Alternatively, suppose you walk into the same conference and are given the option to check in at any open registration booth. This scenario is similar to how distributing data through autosharding works, where data is automatically hashed in the cluster for even distribution. Data can be accessed from any node by an algorithm that routes the request to the particular node.
Note, however, that node failures are quite common. Large scale-out architectures must operate on the assumption that several nodes being in a failed state at any given time is normal operating procedure.

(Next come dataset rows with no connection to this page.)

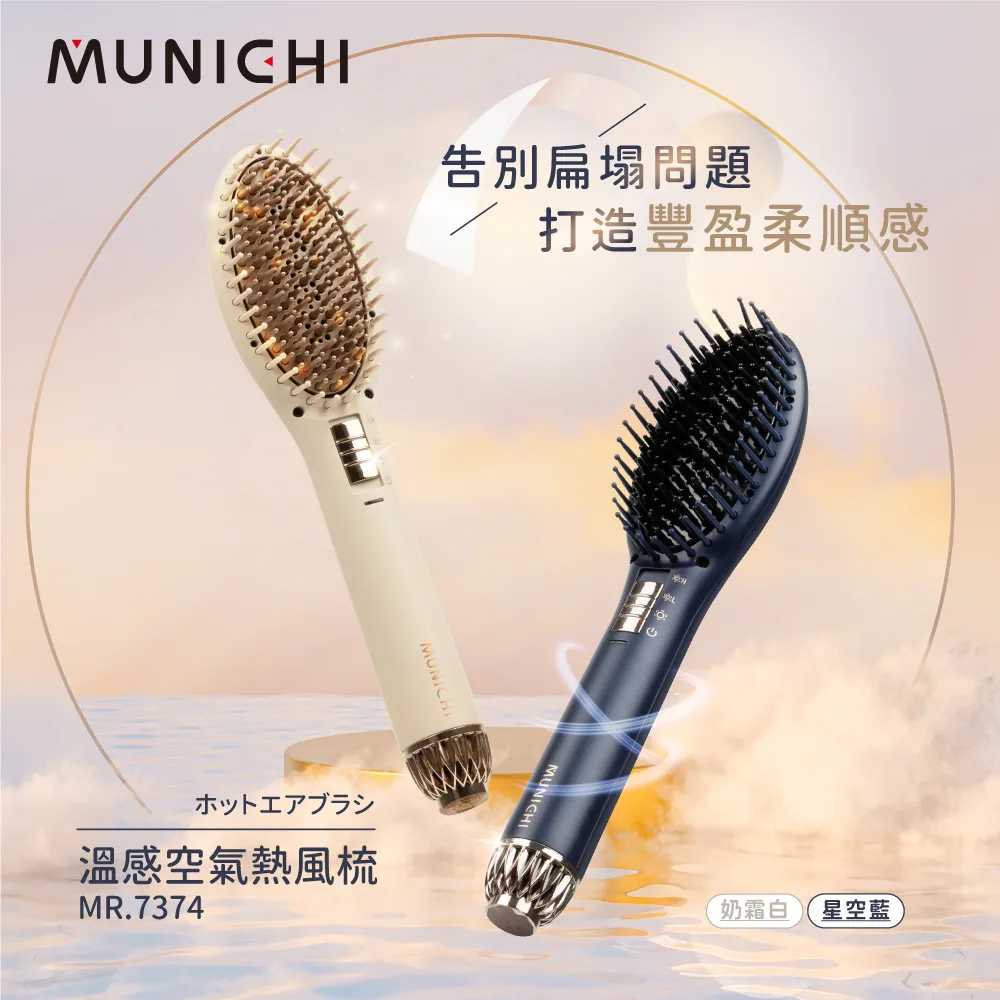 【MUNICHI】恆溫定時雙人電熱毯 (胡桃杏/質感灰) 保暖 冬天必備 寒冬必備 可機洗 -早點名露營生活館 歷史價格詳細信息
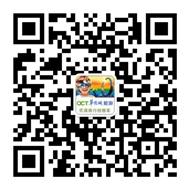 華僑城旅行社微信二維碼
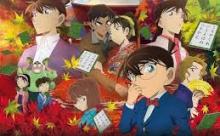 ぼくのかんがえた完璧なコナン映画ランキングｗｗｗｗｗｗｗｗ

If nodes in a scale-out architecture fail, a well-designed architecture can enable processing to continue across the rest of the cluster. Here, autosharding has a clear advantage; with manual sharding, replicating and moving data around during node failures -- that is, rebalancing data -- can be a significant challenge. As data sets become very large, rebalancing a manually sharded deployment carries a very high overhead, and an autosharding scheme becomes a must.
Querying large datasets
The contrast between manual and autosharding also emerges in querying large data sets. Think of the registration analogy again. With manual sharding, if you want to find all individuals at the conference with a last name beginning with "S," you would only have to go to a single check-in booth to determine those names.
With autosharding, if you wanted to find the same information, you would have to go to each booth to determine who checked in with a last name beginning with "S" to pull the same data. Typically, map-reduce techniques are used to accomplish this.
Alternatively, the query might not be all last names beginning with "S," but rather all members of a certain group ("get all registrants from a specific organization"). This is where secondary indexing and querying on a distributed data set becomes a key challenge.
Key direct access patterns in a document database require accessing data through a single key and navigating to another document through a related key. For example, you might pull up a certain order with an order ID, then navigate to the customer or account data by using an account ID. Unlike with a relational database, it's unlikely that a given object will be scattered across multiple nodes requiring an expensive join in a sharded scale-out architecture just to re-create that single object.
However, there is a key need to access data through secondary indexes and to query data that is likely distributed across the cluster. Using a map-reduce technique is overkill since every node is required to participate in the query execution.
As an industry based on sharded scale-out architectures, we need to solve the access patterns that require related objects to be retrieved, plus support querying data through secondary indexing. While map-reduce techniques have been useful in building the first generation of solutions, interesting challenges arise in building the next generation of these innovations.
A large body of work has been accomplished in distributed algorithms that is relevant in moving toward distributed query processing and query optimizers for large scale-out architectures. The future of managing large data sets is likely to see significant innovations in indexing schemes and query optimization.
Despite such challenges, scale-out architectures are gaining more traction every day. Scaling up RDBMS-style becomes less and less practical as the volume of data increases. And when a scale-up architecture underlying a very large data set fails, it'll likely be one very large central point of failure.
The Internet is a classic example of ultrascale, shared-nothing clusters -- that is, very large distributed systems working in tandem. In many ways, database systems must learn and adapt from this example and build out ultrascale, distributed database systems on similar principles.